## Problem requirements:
Copy all of the material below word for word, omitting the pictures.

## Dataset items:
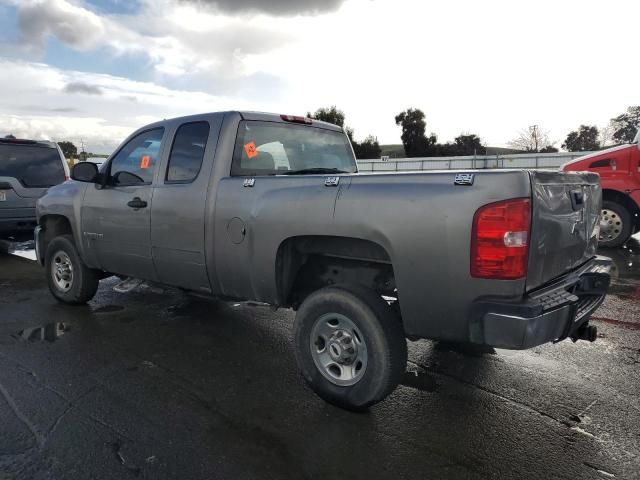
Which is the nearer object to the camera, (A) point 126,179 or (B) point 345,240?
(B) point 345,240

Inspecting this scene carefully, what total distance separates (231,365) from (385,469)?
5.82 ft

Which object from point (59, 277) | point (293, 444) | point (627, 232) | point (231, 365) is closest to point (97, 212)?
point (59, 277)

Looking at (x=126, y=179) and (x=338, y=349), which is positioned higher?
(x=126, y=179)

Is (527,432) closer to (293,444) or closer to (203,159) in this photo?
(293,444)

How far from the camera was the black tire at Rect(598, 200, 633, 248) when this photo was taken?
820 centimetres

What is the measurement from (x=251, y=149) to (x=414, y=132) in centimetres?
5470

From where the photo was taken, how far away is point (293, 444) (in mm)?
2840

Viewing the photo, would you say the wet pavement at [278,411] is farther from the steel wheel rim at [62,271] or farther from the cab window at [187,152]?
the cab window at [187,152]

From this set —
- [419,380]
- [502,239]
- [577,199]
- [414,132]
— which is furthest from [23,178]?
[414,132]

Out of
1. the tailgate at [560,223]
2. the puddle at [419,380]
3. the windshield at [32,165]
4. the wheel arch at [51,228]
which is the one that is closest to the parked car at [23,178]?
the windshield at [32,165]

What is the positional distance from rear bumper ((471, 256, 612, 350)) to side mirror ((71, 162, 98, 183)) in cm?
397

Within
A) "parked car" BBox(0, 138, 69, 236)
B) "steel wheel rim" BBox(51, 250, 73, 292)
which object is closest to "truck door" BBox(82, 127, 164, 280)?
"steel wheel rim" BBox(51, 250, 73, 292)

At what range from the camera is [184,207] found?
4031 millimetres

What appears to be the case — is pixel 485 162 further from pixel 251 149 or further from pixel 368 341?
pixel 368 341
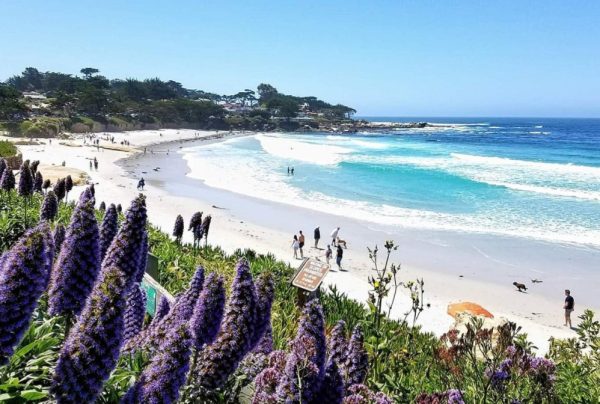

## Solved exercise:
Which is the nearer object to the camera, (A) point 126,179 or (B) point 345,240?
(B) point 345,240

Inspecting this scene carefully, what total distance separates (231,365) from (385,469)?
5.82 ft

Which object from point (59, 277) | point (293, 444) | point (627, 232) | point (231, 365) is closest to point (97, 212)?
point (59, 277)

Looking at (x=126, y=179) and (x=338, y=349), which is positioned higher?
(x=126, y=179)

Is (527,432) closer to (293,444) or closer to (203,159) in this photo?
(293,444)

How far from the camera was the black tire at Rect(598, 200, 633, 248) when this photo was taken?
820 centimetres

What is the measurement from (x=251, y=149) to (x=414, y=132) in centimetres?
5470

From where the photo was taken, how far away is point (293, 444) (in mm)?
2840

Viewing the photo, would you say the wet pavement at [278,411] is farther from the steel wheel rim at [62,271] or farther from the cab window at [187,152]?
the cab window at [187,152]

From this set —
- [419,380]
- [502,239]
- [577,199]
- [414,132]
— which is furthest from [23,178]?
[414,132]

Out of
1. the tailgate at [560,223]
2. the puddle at [419,380]
3. the windshield at [32,165]
4. the wheel arch at [51,228]
which is the one that is closest to the parked car at [23,178]?
the windshield at [32,165]

What is the positional distance from rear bumper ((471, 256, 612, 350)) to side mirror ((71, 162, 98, 183)) in cm?
397

Within
A) "parked car" BBox(0, 138, 69, 236)
B) "steel wheel rim" BBox(51, 250, 73, 292)
which object is closest to "truck door" BBox(82, 127, 164, 280)?
"steel wheel rim" BBox(51, 250, 73, 292)

At what range from the camera is [184,207] found?
4031 millimetres

What appears to be the case — is pixel 485 162 further from pixel 251 149 or further from pixel 368 341?
pixel 368 341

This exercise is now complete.